"Ich stand am Herd, Benoît schrieb mit"

Der „petit café“, die kleine Kaffeepause vor dem Mittag, fehlt Franck Giovannini besonders. Bei diesem täglichen Ritual gingen er und Benoît Violier die Reservationen durch, besprachen letzte Details, scherzten. Dann waren die Spitzenköche bereit für die Performance im Restaurant de l’Hôtel de Ville in Crissier bei Lausanne, einem der weltweit besten Restaurants. Mit 19 „Gault Millau“-Punkten und 3 Michelin-Sternen, die höchstmögliche Auszeichnung in der Schweiz, ist Crissier für Gourmets einer der wichtigsten Pilgerorte überhaupt.
Seit Benoît Violier, Aushängeschild des Hauses, am 31. Januar Suizid beging, gibt es den „petit café“ nicht mehr. Franck Giovannini, seit Violiers Tod „directeur de cuisine“, dirigiert die gut 20-köpfige Küchenequipe alleine. Er muss vieles, das er mit seinem Weggefährten teilte, selber entscheiden: „Es gibt keine zwei Meinungen mehr“, sagt Giovannini. Während rund zwanzig Jahren hätten sie 16 Stunden pro Tag eine Verbundenheit und Freundschaft genossen, wie man sie wohl nur einmal im Leben habe. Sogar die Freizeit verbrachten sie manchmal zusammen – Giovannini begleitete Violier auch auf der Jagd.

Blubbernde Saucen

Seit acht Uhr ist der 42-jährige Giovannini im Betrieb.

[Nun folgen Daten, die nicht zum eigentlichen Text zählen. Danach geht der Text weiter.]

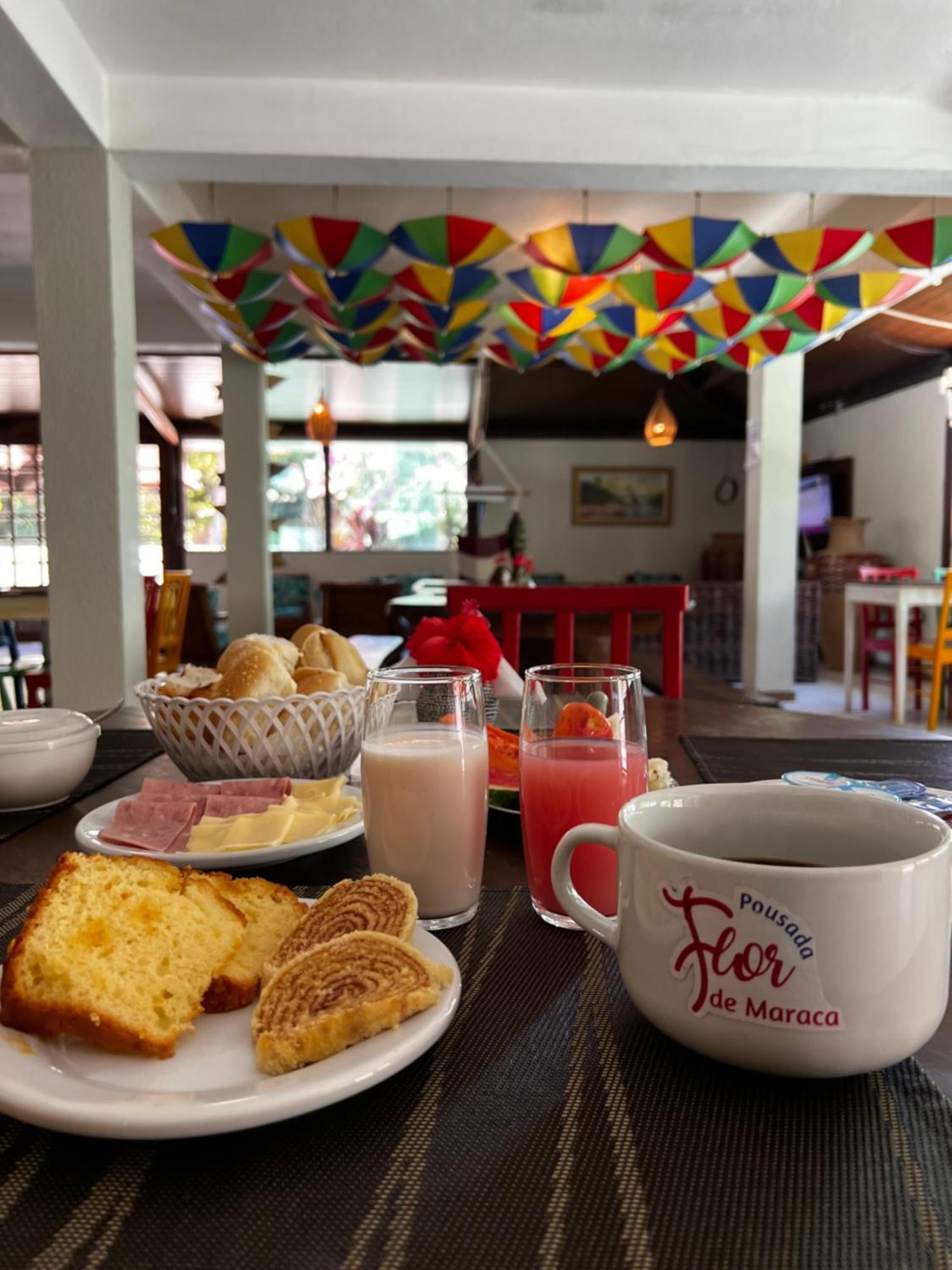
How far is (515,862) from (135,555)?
310 cm

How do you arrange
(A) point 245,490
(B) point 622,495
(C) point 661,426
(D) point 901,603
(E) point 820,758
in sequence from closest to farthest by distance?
(E) point 820,758
(D) point 901,603
(A) point 245,490
(C) point 661,426
(B) point 622,495

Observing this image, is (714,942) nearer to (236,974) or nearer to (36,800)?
(236,974)

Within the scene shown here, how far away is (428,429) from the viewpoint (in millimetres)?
11914

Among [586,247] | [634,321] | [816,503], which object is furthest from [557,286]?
[816,503]

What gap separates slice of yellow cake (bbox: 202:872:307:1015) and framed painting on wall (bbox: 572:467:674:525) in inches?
452

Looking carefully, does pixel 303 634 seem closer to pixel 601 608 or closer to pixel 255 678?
pixel 255 678

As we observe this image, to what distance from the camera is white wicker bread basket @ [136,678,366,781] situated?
911 millimetres

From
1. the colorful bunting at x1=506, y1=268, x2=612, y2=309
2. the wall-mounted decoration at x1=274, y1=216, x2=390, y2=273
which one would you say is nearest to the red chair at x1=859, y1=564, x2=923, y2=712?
the colorful bunting at x1=506, y1=268, x2=612, y2=309

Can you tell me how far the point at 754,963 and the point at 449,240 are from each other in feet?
12.5

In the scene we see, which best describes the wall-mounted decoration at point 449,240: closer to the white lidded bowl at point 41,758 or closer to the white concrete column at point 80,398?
the white concrete column at point 80,398

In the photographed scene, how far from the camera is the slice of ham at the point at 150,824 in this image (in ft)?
2.37

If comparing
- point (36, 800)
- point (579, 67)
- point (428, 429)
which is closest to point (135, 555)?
point (579, 67)

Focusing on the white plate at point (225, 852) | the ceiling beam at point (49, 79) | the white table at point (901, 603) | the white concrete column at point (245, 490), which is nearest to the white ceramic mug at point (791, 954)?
the white plate at point (225, 852)

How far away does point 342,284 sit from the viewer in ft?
14.3
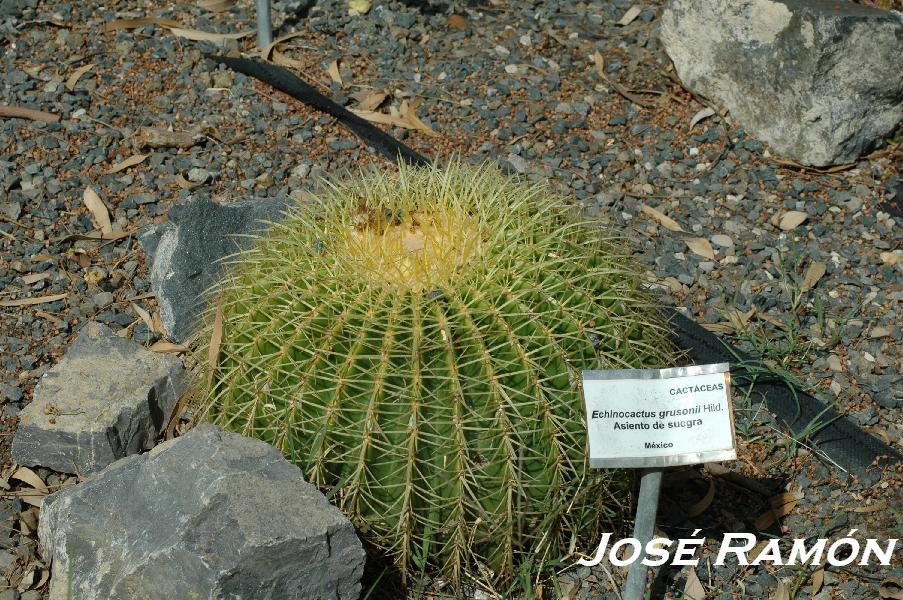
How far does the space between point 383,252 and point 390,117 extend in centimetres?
243

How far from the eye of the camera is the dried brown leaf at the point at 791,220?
470cm

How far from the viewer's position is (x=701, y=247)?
455cm

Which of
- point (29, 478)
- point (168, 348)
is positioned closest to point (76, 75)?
point (168, 348)

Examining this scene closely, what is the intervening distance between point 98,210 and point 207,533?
2.27 m

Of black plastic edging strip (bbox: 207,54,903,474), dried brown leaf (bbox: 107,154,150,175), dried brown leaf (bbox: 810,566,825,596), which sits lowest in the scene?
dried brown leaf (bbox: 810,566,825,596)

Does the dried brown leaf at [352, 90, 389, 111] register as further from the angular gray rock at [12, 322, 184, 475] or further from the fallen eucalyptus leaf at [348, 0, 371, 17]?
the angular gray rock at [12, 322, 184, 475]

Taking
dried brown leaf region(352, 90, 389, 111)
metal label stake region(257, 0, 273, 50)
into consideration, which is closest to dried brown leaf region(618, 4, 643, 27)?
dried brown leaf region(352, 90, 389, 111)

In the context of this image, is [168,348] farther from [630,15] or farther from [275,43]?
[630,15]

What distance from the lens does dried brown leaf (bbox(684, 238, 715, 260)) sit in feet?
14.9

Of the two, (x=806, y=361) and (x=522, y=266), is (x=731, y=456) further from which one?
(x=806, y=361)

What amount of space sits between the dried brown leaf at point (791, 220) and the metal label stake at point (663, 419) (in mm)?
2301

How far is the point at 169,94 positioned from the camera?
16.8 feet

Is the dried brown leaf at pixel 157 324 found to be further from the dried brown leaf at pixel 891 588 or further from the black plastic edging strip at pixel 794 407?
the dried brown leaf at pixel 891 588

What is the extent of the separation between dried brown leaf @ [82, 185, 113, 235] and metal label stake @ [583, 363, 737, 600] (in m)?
2.58
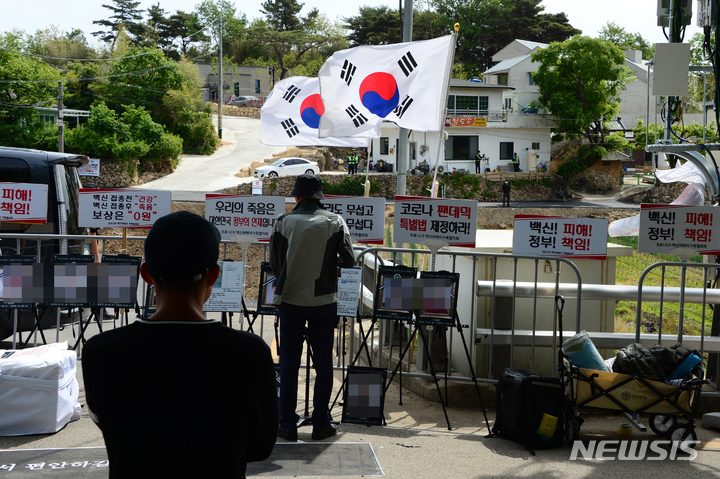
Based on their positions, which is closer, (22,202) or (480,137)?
(22,202)

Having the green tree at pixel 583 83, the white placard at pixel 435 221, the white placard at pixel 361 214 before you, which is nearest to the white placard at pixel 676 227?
the white placard at pixel 435 221

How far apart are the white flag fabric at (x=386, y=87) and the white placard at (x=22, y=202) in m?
3.37

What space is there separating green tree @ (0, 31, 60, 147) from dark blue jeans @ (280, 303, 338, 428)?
34.9m

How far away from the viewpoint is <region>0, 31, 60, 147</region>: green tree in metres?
34.6

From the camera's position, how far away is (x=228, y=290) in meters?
5.67

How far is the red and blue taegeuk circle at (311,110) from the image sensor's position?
10234mm

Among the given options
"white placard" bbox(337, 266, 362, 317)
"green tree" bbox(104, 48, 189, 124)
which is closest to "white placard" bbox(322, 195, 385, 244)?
"white placard" bbox(337, 266, 362, 317)

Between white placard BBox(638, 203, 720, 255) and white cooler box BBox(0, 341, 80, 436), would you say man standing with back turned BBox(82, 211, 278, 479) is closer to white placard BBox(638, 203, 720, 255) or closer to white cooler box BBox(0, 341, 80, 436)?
white cooler box BBox(0, 341, 80, 436)

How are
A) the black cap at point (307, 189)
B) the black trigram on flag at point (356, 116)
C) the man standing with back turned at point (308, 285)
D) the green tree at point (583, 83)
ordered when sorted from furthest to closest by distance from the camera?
the green tree at point (583, 83) < the black trigram on flag at point (356, 116) < the black cap at point (307, 189) < the man standing with back turned at point (308, 285)

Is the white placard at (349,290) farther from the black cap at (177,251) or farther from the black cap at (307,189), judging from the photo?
the black cap at (177,251)

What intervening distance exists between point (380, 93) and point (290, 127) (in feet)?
8.93

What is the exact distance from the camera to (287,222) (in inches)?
186

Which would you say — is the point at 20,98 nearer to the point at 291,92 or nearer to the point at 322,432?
the point at 291,92

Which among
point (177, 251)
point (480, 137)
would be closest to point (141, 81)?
point (480, 137)
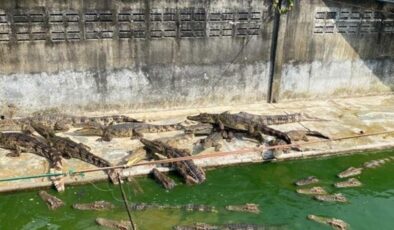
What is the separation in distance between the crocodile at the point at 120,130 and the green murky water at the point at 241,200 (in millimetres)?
1797

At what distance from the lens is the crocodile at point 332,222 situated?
8.16 m

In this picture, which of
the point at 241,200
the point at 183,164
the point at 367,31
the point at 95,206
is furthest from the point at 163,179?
the point at 367,31

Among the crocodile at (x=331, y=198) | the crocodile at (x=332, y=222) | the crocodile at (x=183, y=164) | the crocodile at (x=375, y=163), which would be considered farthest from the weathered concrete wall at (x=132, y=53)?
the crocodile at (x=332, y=222)

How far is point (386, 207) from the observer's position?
901 centimetres

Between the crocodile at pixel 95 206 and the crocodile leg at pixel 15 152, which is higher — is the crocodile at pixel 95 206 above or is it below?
below

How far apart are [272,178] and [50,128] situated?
558 cm

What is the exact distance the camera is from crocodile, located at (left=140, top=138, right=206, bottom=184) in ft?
30.9

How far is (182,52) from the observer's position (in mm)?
12289

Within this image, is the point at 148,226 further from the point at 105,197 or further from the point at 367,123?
the point at 367,123

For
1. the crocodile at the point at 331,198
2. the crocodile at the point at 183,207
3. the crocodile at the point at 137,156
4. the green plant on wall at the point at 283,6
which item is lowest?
the crocodile at the point at 183,207

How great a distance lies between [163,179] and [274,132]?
3.29m

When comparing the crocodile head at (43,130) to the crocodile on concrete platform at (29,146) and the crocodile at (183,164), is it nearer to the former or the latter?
the crocodile on concrete platform at (29,146)

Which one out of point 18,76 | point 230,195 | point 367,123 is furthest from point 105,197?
point 367,123

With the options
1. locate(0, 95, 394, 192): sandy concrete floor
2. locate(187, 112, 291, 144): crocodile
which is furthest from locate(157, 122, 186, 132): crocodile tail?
locate(187, 112, 291, 144): crocodile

Er sitzt in einem Ledersessel im Fumoir im ersten Stock des Restaurants, seine Beine wackeln wie bei einem kleinen Jungen hin und her. Vor dem offenen Fenster lernen ungelenke Zivilschützer, wie man den Verkehr regelt. Am Eingang des Restaurants poliert ein Mitarbeiter den Türknauf, in der Küche blubbern die Saucen.
Im Hôtel de Ville geht seit Violiers Tod fast alles weiter wie gehabt. Die ganze Equipe blieb – ausser der Pressefrau. „Wir schulden den Gästen Kontinuität und sind permanent ausgebucht. Auch die Kochkurse, die wir aufgebaut haben, laufen bestens“, sagt Brigitte Violier, die Ehefrau des verstorbenen Sternekochs. Sie führt das Restaurant als Patronne nun alleine, und es ist ihr wichtig, dass sie sich kurz vorstellen kann. Im Treppenhaus liess sie Erinnerungsfotos von ihrem Mann aufhängen. Man sieht ihn, stets lächelnd, bei einem Ausflug in den Chasseral oder bei einem Werbefilmdreh für Freiburger Käse.
Brigitte Violier ist im Gesicht schmaler geworden. Sie wirkt tapfer, entschlossen. „Es gibt Leute, die glauben, das Haus sei verwünscht, weil innerhalb eines Jahres nicht nur Benoît, sondern auch sein Vorgänger Philippe Rochat starb.“ Dieser kam im Sommer 2015 nach einem Schwächeanfall bei einem Radsportausflug ums Leben. „Es sind furchtbare Dinge passiert“, sagt Frau Violier, „aber das ist das Leben. Wir müssen damit zurechtkommen.“ Auch damit, dass es auf den Tod von ihrem Mann keine Antworten gäbe. Job, Familie, Ehe – an diesem Leben gab es nichts auszusetzen.
Die Witwe betont, dass Giovannini „nur ein Baustein des Restaurants“ sei. Das ganze Erbe und die Tradition des Restaurants, das seit mehr als vierzig Jahren besteht, seien ebenso wichtig wie seine Köche Girardet, Rochat, Violier und Giovannini. Das Restaurant sei eine Art „Gesamtkunstwerk“. Angestellte wie Louis Villeneuve, Chef de Service, kennen mittlerweile drei Generationen von Gästen. Er arbeitet seit über 40 Jahren in Crissier.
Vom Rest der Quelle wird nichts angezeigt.